Manfaatkan Kawasan Berikat dari Bea Cukai Yogyakarta, Perusahaan ini Ekspor 9 Ton APD ke Belgia

JagatBisnis.com –  Bea Cukai berkomitmen untuk meningkatkan pertumbuhan industri dalam negeri melalui pemberian fasilitas di bidang kepabeanan dan cukai yang tepat sasaran. Salah satu fasilitas yang diberikan ialah kawasan berikat, yaitu tempat penimbunan berikat untuk menimbun barang impor dan/atau barang yang berasal dari tempat lain dalam daerah pabean guna diolah atau digabungkan yang hasilnya terutama untuk diekspor. Fasilitas ini dinilai memungkinkan kinerja ekspor dapat meningkat karena industri yang ada di kawasan ini hanya berorientasi ekspor dengan segala keringanan fiskal agar berdaya saing.

Kantor-kantor pelayanan Bea Cukai di setiap daerah pun telah giat mengasistensi perusahaan-perusahaan kawasan berikat untuk dapat meningkatkan ekspornya, seperti Bea Cukai Yogyakarta yang melayani kegiatan ekspor PT Maesindo Indonesia, perusahaan penerima kawasan berikat di Yogyakarta.

Kepala Kantor Bea Cukai Yogyakarta, Hengky Aritonang, pada Kamis (24/06) mengatakan pihaknya telah melayani ekspor sebanyak 9,5 ton alat pelindung diri (APD) ke Belgia pada 8 Juni 2021. Komoditi tersebut diangkut menggunakan kontainer berukuran empat puluh feet. Nilai ekspornya mencapai FOB 44.983,85 USD atau sekitar 650 juta rupiah.
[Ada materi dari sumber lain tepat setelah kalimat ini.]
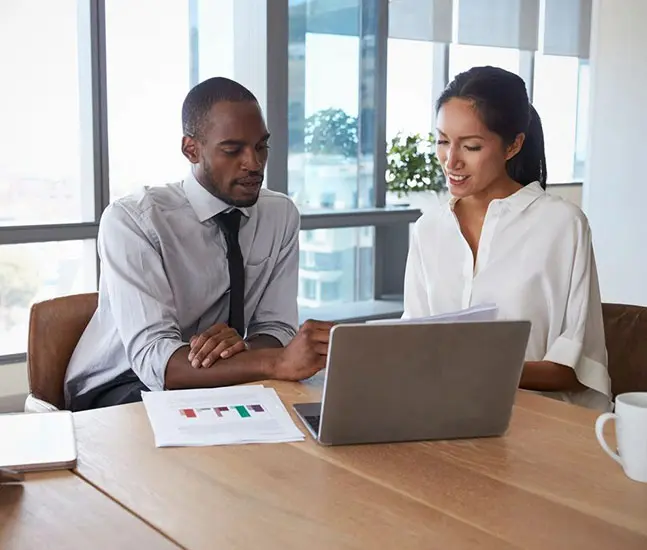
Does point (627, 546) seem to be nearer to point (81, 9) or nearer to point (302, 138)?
point (81, 9)

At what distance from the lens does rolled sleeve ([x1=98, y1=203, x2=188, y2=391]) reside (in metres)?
1.95

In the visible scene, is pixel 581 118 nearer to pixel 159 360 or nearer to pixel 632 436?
pixel 159 360

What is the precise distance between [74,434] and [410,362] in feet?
1.67

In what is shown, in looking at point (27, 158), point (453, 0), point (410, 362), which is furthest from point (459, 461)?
point (453, 0)

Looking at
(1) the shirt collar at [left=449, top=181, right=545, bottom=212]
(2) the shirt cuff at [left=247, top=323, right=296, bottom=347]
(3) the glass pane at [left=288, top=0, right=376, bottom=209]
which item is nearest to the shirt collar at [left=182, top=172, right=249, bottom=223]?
(2) the shirt cuff at [left=247, top=323, right=296, bottom=347]

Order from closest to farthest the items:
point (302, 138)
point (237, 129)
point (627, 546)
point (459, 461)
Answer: point (627, 546) → point (459, 461) → point (237, 129) → point (302, 138)

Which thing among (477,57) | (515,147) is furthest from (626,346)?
(477,57)

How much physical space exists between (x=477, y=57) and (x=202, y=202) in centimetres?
466

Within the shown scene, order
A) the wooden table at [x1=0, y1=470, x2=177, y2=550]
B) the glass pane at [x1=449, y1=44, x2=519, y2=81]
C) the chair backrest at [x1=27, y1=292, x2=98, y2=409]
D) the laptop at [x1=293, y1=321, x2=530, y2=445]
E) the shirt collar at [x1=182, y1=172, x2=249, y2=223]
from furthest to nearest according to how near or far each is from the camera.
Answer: the glass pane at [x1=449, y1=44, x2=519, y2=81] → the shirt collar at [x1=182, y1=172, x2=249, y2=223] → the chair backrest at [x1=27, y1=292, x2=98, y2=409] → the laptop at [x1=293, y1=321, x2=530, y2=445] → the wooden table at [x1=0, y1=470, x2=177, y2=550]

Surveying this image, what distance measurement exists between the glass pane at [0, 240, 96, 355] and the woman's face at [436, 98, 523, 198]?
92.0 inches

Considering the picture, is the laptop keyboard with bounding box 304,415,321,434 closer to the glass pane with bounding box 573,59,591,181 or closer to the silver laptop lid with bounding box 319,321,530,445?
the silver laptop lid with bounding box 319,321,530,445

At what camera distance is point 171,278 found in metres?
2.15

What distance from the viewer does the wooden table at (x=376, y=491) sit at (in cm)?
101

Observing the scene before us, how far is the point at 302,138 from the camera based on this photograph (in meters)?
4.60
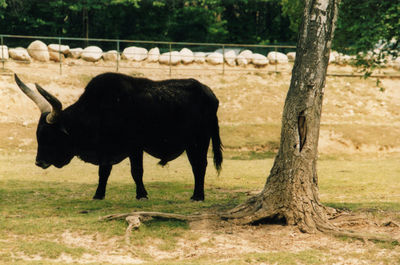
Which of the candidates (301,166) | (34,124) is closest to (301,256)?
(301,166)

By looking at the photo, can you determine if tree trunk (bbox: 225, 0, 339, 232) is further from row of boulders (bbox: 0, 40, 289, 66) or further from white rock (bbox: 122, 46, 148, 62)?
white rock (bbox: 122, 46, 148, 62)

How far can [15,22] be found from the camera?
118ft

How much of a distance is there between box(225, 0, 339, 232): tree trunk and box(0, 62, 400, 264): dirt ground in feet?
1.17

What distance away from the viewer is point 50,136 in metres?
11.6

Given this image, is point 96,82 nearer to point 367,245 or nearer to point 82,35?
point 367,245

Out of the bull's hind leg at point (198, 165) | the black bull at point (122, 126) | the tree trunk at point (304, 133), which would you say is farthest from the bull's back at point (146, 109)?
the tree trunk at point (304, 133)

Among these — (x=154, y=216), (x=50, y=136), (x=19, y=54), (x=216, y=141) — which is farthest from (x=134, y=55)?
(x=154, y=216)

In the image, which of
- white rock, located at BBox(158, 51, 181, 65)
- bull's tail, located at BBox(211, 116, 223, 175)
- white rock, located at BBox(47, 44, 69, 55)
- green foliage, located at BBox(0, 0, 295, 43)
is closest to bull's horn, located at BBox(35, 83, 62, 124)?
bull's tail, located at BBox(211, 116, 223, 175)

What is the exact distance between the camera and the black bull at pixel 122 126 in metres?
11.7

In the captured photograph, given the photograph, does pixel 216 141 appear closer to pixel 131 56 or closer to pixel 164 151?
pixel 164 151

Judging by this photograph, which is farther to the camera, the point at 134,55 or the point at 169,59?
the point at 169,59

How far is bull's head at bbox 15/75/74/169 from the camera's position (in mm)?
11516

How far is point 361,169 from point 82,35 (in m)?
24.6

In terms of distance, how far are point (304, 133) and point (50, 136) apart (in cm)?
511
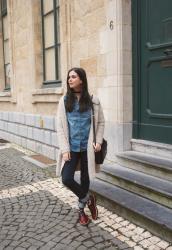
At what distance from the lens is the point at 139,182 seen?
405 cm

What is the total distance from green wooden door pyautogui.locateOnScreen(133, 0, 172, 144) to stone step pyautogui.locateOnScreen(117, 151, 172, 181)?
0.30m

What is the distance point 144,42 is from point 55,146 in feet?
9.96

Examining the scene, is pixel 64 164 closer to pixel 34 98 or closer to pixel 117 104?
pixel 117 104

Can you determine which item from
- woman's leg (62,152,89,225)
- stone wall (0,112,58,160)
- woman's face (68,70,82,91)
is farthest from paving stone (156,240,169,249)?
stone wall (0,112,58,160)

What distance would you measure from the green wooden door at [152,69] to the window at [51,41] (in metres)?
2.49

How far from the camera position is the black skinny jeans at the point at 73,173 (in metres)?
3.57

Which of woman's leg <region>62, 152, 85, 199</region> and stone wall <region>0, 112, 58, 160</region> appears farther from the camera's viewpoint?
stone wall <region>0, 112, 58, 160</region>

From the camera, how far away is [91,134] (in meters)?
3.59

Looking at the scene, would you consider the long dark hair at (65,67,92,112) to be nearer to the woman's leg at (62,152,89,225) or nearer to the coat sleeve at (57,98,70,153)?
the coat sleeve at (57,98,70,153)

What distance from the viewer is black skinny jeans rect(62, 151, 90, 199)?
11.7ft

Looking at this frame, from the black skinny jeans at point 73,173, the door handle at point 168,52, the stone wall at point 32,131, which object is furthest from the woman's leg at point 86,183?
the stone wall at point 32,131

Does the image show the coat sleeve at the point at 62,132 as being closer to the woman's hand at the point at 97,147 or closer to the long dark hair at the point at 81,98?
the long dark hair at the point at 81,98

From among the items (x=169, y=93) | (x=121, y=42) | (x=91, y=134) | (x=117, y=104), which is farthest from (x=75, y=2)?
(x=91, y=134)

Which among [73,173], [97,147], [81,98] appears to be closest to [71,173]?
[73,173]
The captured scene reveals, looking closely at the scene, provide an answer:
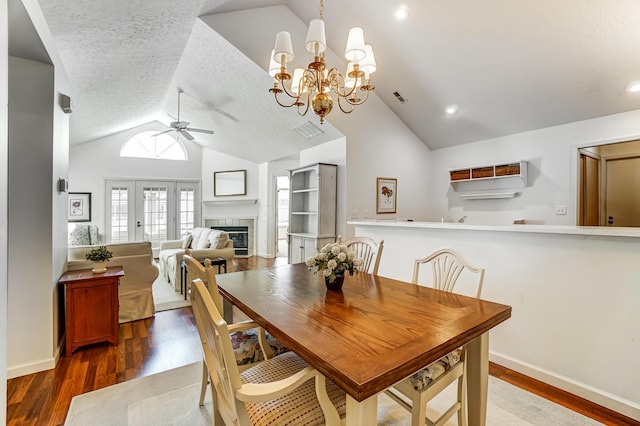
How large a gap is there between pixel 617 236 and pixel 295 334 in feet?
6.48

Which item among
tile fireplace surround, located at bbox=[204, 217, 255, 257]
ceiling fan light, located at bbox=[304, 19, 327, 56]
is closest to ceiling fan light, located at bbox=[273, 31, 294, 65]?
ceiling fan light, located at bbox=[304, 19, 327, 56]

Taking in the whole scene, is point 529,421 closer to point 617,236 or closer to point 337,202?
point 617,236

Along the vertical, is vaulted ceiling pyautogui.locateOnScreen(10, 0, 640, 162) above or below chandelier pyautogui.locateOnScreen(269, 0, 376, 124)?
above

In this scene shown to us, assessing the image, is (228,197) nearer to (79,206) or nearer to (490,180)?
(79,206)

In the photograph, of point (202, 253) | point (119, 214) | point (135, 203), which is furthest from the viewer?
point (135, 203)

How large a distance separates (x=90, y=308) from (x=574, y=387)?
371cm

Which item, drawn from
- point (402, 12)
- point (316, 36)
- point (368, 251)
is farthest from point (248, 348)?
point (402, 12)

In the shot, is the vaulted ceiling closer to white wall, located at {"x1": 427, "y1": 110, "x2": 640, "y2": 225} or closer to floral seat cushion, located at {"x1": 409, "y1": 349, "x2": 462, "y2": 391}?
white wall, located at {"x1": 427, "y1": 110, "x2": 640, "y2": 225}

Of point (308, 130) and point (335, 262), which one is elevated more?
point (308, 130)

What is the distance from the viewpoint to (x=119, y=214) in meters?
6.89

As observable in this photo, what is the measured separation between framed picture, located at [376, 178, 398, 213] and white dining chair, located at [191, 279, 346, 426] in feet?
11.4

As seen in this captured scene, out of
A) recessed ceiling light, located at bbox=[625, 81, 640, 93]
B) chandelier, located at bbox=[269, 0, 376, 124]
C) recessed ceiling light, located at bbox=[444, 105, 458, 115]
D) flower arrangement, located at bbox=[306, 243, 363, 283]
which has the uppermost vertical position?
recessed ceiling light, located at bbox=[444, 105, 458, 115]

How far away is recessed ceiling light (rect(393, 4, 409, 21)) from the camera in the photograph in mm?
3084

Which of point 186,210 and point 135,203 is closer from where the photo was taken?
point 135,203
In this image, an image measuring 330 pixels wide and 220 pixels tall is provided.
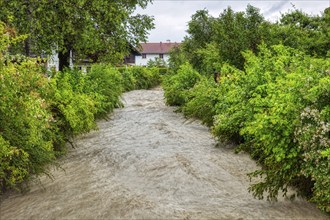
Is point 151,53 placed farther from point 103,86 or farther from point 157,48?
point 103,86

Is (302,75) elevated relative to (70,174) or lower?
elevated

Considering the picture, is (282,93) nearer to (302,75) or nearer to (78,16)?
(302,75)

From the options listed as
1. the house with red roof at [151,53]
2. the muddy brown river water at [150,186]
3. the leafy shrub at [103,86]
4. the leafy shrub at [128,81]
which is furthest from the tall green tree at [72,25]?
the house with red roof at [151,53]

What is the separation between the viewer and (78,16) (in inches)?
570

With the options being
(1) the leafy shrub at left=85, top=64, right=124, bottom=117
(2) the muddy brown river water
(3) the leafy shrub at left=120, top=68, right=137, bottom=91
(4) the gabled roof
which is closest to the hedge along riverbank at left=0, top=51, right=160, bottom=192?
(2) the muddy brown river water

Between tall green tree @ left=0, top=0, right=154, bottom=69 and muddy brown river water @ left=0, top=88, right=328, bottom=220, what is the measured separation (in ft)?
14.5

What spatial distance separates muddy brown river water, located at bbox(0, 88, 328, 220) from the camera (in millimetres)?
6102

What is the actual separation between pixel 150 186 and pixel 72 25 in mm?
8601

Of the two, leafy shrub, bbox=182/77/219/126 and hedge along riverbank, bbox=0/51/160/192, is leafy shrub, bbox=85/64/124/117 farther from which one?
hedge along riverbank, bbox=0/51/160/192

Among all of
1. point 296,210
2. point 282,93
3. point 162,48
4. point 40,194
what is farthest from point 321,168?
point 162,48

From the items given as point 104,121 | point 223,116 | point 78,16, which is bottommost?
point 104,121

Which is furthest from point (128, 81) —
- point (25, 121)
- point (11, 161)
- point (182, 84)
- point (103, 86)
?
point (11, 161)

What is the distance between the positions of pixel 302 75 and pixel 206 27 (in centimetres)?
2714

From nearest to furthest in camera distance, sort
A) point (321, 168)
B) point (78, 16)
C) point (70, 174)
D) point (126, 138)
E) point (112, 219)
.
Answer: point (321, 168) < point (112, 219) < point (70, 174) < point (126, 138) < point (78, 16)
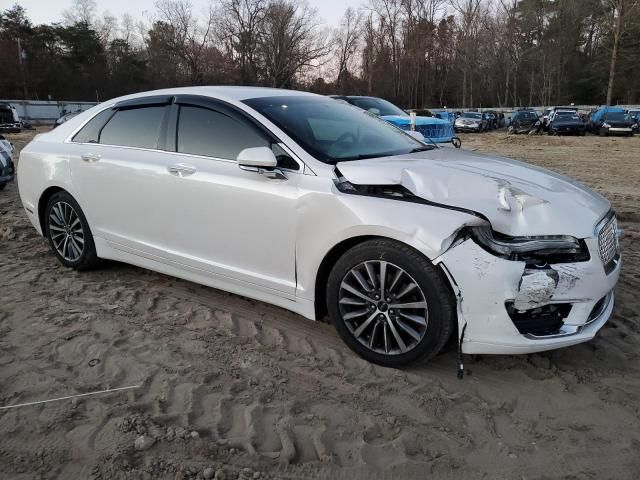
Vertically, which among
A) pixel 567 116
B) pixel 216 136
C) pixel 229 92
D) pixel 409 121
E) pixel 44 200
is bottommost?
pixel 44 200

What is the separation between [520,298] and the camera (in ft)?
8.85

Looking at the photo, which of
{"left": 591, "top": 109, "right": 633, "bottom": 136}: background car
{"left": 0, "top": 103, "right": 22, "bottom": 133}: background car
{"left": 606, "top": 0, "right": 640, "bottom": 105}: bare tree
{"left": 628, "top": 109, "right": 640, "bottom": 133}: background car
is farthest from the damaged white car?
{"left": 606, "top": 0, "right": 640, "bottom": 105}: bare tree

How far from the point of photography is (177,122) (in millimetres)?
3934

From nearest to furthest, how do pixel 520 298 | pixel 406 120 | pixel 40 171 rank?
pixel 520 298, pixel 40 171, pixel 406 120

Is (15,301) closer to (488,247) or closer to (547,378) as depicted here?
(488,247)

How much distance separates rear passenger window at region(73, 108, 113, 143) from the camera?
4.51 m

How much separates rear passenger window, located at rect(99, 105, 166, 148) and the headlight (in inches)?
102

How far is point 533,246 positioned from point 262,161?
5.35ft

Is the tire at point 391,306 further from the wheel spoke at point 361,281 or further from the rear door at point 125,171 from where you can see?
the rear door at point 125,171

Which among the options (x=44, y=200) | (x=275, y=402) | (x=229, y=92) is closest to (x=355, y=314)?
(x=275, y=402)

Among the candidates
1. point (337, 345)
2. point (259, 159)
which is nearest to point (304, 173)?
point (259, 159)

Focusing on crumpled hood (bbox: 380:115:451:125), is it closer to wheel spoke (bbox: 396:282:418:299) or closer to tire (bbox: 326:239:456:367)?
tire (bbox: 326:239:456:367)

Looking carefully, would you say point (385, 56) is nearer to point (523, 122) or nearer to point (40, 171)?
point (523, 122)

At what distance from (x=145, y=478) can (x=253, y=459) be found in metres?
0.47
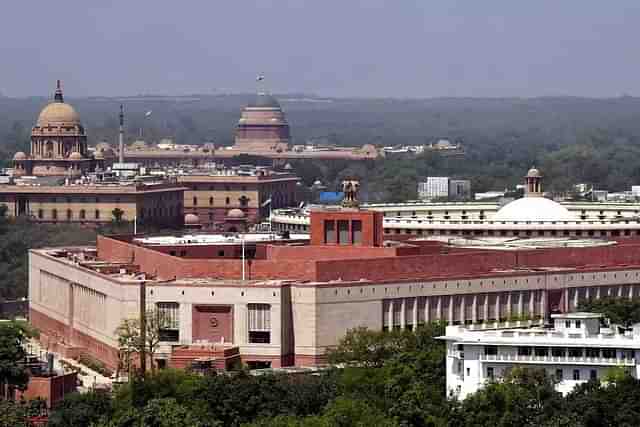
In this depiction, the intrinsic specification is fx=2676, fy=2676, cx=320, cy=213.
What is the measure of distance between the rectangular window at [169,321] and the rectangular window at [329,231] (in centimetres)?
1219

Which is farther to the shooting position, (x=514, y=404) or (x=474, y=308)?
(x=474, y=308)

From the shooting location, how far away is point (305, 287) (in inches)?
3310

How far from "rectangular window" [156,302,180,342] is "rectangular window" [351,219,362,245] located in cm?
1221

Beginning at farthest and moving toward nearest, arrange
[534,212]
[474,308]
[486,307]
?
[534,212]
[486,307]
[474,308]

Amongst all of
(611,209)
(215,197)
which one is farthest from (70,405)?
(215,197)

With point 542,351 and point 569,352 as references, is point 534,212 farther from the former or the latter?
point 569,352

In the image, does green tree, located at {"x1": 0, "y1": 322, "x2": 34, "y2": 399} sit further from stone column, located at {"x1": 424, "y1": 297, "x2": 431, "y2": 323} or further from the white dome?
the white dome

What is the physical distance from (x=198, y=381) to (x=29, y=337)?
23.6 meters

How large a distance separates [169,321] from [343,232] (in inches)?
497

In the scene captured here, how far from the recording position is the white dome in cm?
12144

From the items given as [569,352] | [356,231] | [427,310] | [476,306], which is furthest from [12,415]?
[356,231]

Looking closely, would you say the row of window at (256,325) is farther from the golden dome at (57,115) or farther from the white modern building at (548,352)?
the golden dome at (57,115)

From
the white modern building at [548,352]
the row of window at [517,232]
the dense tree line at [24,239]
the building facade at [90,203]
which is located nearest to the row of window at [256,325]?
the white modern building at [548,352]

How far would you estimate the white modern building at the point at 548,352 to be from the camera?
2638 inches
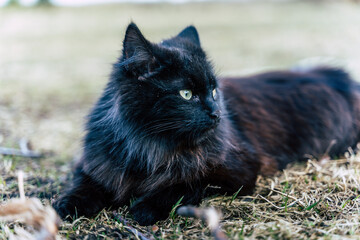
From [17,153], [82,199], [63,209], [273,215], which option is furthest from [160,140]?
[17,153]

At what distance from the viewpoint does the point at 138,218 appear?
7.34ft

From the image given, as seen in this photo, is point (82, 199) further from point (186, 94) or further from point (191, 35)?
point (191, 35)

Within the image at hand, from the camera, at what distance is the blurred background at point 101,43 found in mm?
5145

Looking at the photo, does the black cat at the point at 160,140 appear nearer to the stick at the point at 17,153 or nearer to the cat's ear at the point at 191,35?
the cat's ear at the point at 191,35

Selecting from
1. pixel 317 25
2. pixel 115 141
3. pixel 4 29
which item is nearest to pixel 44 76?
pixel 4 29

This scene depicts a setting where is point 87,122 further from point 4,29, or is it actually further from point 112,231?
point 4,29

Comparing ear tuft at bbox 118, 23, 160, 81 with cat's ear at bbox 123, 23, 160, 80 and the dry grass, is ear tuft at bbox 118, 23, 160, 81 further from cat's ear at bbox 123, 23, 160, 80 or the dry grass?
the dry grass

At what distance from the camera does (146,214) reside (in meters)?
2.24

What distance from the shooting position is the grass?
2213mm

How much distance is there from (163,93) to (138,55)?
12.5 inches

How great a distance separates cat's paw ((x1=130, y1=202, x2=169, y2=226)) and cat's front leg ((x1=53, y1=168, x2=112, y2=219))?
31cm

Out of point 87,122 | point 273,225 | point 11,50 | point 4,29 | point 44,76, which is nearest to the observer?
point 273,225

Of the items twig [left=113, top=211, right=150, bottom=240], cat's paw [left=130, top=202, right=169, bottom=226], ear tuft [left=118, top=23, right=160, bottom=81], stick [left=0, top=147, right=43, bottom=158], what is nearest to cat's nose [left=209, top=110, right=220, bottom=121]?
ear tuft [left=118, top=23, right=160, bottom=81]

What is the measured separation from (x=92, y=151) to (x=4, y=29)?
9766mm
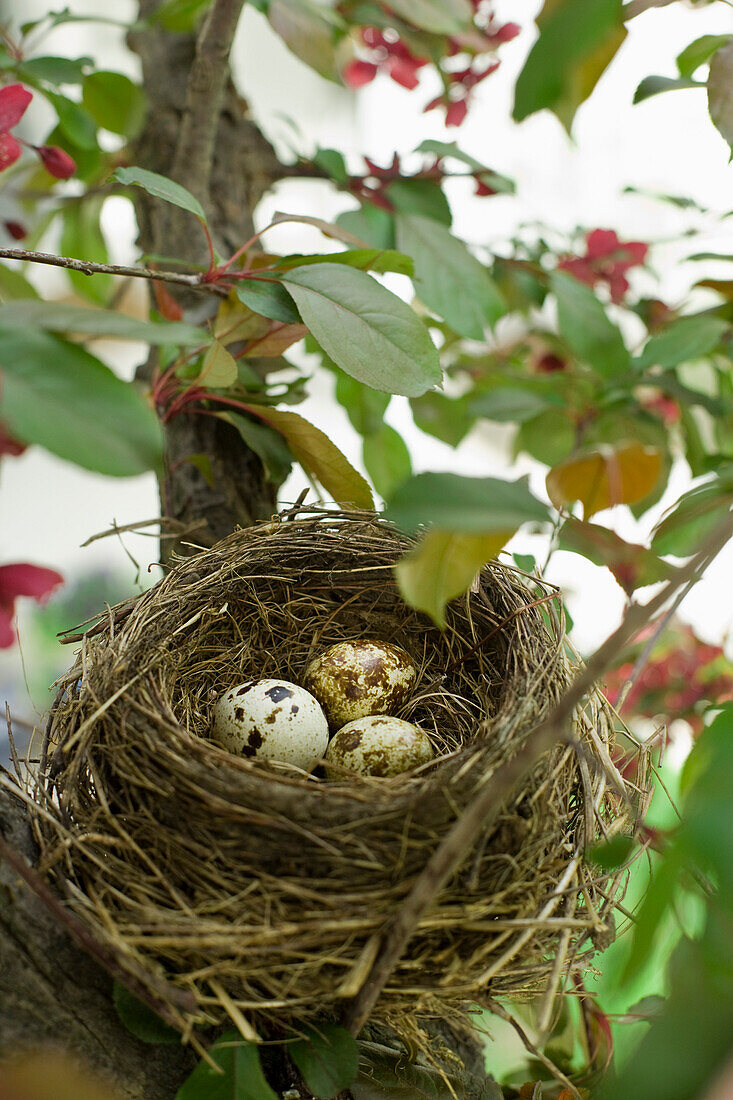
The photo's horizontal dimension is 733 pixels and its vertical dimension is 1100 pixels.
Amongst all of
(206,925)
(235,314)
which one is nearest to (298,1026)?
(206,925)

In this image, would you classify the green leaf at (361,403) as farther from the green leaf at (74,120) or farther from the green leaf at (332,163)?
the green leaf at (74,120)

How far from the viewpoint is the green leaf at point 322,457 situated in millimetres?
729

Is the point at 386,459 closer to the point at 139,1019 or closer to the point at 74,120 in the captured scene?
the point at 74,120

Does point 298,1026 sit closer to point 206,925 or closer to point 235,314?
point 206,925

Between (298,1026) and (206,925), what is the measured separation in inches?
5.1

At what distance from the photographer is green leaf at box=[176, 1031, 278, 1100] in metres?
0.45

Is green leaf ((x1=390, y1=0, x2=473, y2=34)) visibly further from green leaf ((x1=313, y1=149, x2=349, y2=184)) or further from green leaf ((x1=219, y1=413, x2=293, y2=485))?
green leaf ((x1=219, y1=413, x2=293, y2=485))

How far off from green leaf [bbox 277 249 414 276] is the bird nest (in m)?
0.32

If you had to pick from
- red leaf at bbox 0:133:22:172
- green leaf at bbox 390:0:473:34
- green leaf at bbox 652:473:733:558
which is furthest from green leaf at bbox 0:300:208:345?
green leaf at bbox 390:0:473:34

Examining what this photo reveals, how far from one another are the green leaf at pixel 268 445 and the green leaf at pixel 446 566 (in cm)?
33

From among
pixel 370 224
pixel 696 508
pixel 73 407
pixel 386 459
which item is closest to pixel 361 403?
pixel 386 459

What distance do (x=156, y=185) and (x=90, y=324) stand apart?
299 mm

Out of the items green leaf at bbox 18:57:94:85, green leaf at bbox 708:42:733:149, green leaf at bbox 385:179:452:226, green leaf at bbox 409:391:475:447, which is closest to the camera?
green leaf at bbox 708:42:733:149

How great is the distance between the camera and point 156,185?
0.60 m
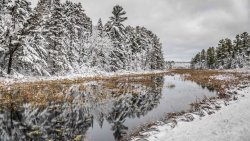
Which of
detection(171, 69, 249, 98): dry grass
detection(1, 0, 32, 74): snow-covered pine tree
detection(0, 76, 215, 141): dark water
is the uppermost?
detection(1, 0, 32, 74): snow-covered pine tree

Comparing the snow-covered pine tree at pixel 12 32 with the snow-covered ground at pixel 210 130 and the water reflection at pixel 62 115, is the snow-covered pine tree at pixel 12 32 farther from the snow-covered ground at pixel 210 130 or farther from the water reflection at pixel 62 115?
the snow-covered ground at pixel 210 130

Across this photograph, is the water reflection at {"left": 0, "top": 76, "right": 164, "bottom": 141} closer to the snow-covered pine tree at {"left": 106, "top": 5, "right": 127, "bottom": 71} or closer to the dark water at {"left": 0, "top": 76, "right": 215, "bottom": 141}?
the dark water at {"left": 0, "top": 76, "right": 215, "bottom": 141}

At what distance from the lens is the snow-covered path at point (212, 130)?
769cm

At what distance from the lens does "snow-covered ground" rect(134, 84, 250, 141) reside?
7.70 metres

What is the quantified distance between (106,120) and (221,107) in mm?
6292

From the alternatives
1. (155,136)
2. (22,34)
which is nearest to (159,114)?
(155,136)

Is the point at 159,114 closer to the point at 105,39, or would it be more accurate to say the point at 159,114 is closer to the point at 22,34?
the point at 22,34

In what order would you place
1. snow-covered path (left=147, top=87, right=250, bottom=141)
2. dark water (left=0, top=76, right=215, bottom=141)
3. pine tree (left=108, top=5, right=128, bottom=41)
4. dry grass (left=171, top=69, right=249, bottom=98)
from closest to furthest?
snow-covered path (left=147, top=87, right=250, bottom=141), dark water (left=0, top=76, right=215, bottom=141), dry grass (left=171, top=69, right=249, bottom=98), pine tree (left=108, top=5, right=128, bottom=41)

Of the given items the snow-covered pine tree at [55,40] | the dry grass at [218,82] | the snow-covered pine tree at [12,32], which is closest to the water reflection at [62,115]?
the dry grass at [218,82]

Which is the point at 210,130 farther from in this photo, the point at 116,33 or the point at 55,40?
the point at 116,33

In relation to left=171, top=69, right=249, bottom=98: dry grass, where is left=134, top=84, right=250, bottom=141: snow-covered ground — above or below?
below

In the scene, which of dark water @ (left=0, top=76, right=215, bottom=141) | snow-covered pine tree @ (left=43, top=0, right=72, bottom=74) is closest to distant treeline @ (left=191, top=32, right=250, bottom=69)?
snow-covered pine tree @ (left=43, top=0, right=72, bottom=74)

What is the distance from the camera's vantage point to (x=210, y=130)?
8453mm

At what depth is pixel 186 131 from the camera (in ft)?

“Selain melayani dokumen ekspor, petugas kami juga mengawasi proses stuffing dan menyegel sarana pengangkut. Komoditi ekspor akan diangkut ke pelabuhan Tanjung Emas dahulu sebagai pelabuhan muat sebelum dikirim ke Belgia. APD buatan PT Maesindo yang terdiri dari coat, coverall, dan forage hat tersebut dikemas dalam 2.297 karton,” jelasnya.

Dikatakan Hengky, Bea Cukai menggiatkan ekspor dari kawasan berikat dengan tujuan meningkatkan pertumbuhan ekonomi dalam negeri, mengumpulkan devisa dan penerimaan negara, dan mengembangkan sektor industri dalam negeri yang secara langsung meningkatkan kesejahteraan masyarakat melalui penyerapan tenaga kerja. “Fasilitas ini dimanfaatkan dengan baik oleh PT Maesindo Indonesia yang merupakan perusahaan yang memproduksi pakaian pelindung medis dan pelindung kebersihan yang berbahan nonwoven. Perusahaan ini telah puluhan tahun menjadi eksportir APD dan menyerap tenaga kerja di Yogyakarta,” tambahnya.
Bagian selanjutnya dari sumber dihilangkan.